The recent report about the rising cost of Medicaid from the N.C. Center for Public Policy Research has some sobering news for policymakers, most notably that the rapid growth of the state's aging population will spur even more increases in Medicaid spending and significantly increase the percentage of the state budget that will pay for the program.
That's important information for state budget writers to digest, but let's hope lawmakers consider the numbers in context and resist the knee-jerk Medicaid-bashing by the anti-government groups and right-wing legislators whose objections to the program are more driven by ideology than fiscal concerns.
Another report that concluded that health care costs are a dramatically increasing percentage of the state budget might lead thoughtful policymakers to decide that we need comprehensive health care reform that includes cost control measures.
But that might interfere with the holy free market and more importantly might affect the billions in profits of insurance companies and the pharmaceutical industry. And goodness knows we can't have that.
But when it's Medicaid, a successful public health care program that's under consideration, it's time to cut back, reel in government spending and reduce service for peoples who the folks on the Right think ought to take greater responsibility for their own care.
Medicaid costs are the fastest growing in the state budget because health care costs are the fastest growing in every budget.
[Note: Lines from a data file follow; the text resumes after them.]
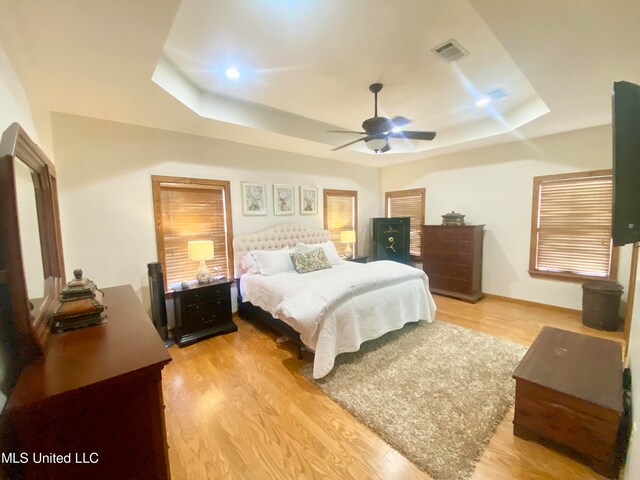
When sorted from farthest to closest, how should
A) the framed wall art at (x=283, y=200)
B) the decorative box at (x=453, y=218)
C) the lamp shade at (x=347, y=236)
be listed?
the lamp shade at (x=347, y=236)
the decorative box at (x=453, y=218)
the framed wall art at (x=283, y=200)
But considered in the context of overall health care, Medicaid is working. In 2007, it covered 1.7 million children, seniors, the blind and people with a disability without much of the administrative overhead in the private health care industry.
And it is not a government program for everyone who is uninsured. Most uninsured adults do not qualify for Medicaid regardless of their income levels. It is a program targeted at specific groups of the state's most vulnerable people.
The attacks on Medicaid are not new and just a result of the current economic crisis. The Locke Foundation has long called for cutting back Medicaid benefits and just providing ones mandated by the federal government. Those optional benefits include luxuries like medicine, ambulance care, physical therapy, and artificial limbs for people who lose an arm or leg.
State Health and Human Services Secretary Lanier Cansler told lawmakers recently that the state may have to stop covering some services to reduce costs. He mentioned services like hospice care, transplants, and respiratory care for children. Those don't sound too optional either.
The Lockers point to other states with lower Medicaid costs to support their claims that North Carolina's benefits are too generous but the N.C. Center's report says the state ranks 9th in Medicaid spending, hardly unexpected in the 10th largest state.
Medicaid may wind up $250 million over budget this year because enrollment increases are greater than projected given the slow economic recovery and the federal government has taken longer than expected to approve some cost-saving measures proposed by DHHS.
The Center's report includes some important recommendations, like expanding the state's Community Care Program that provides patients a medical home for their care and treating more elderly patients in their homes instead of more expensive institutions.
Those make sense and so do proposals like preferred drug lists to hold down pharmaceutical costs, which the drug companies oppose for obvious reasons.
But there is only so much the state can do to control Medicaid spending without hurting the people the program is now serving.
Significantly reducing its costs means tackling rising overall health care costs and the industries that currently profit from them. Until then, enough with the Medicaid bashing. It is actually a success story, an effective public health care program that serves millions of people who need help.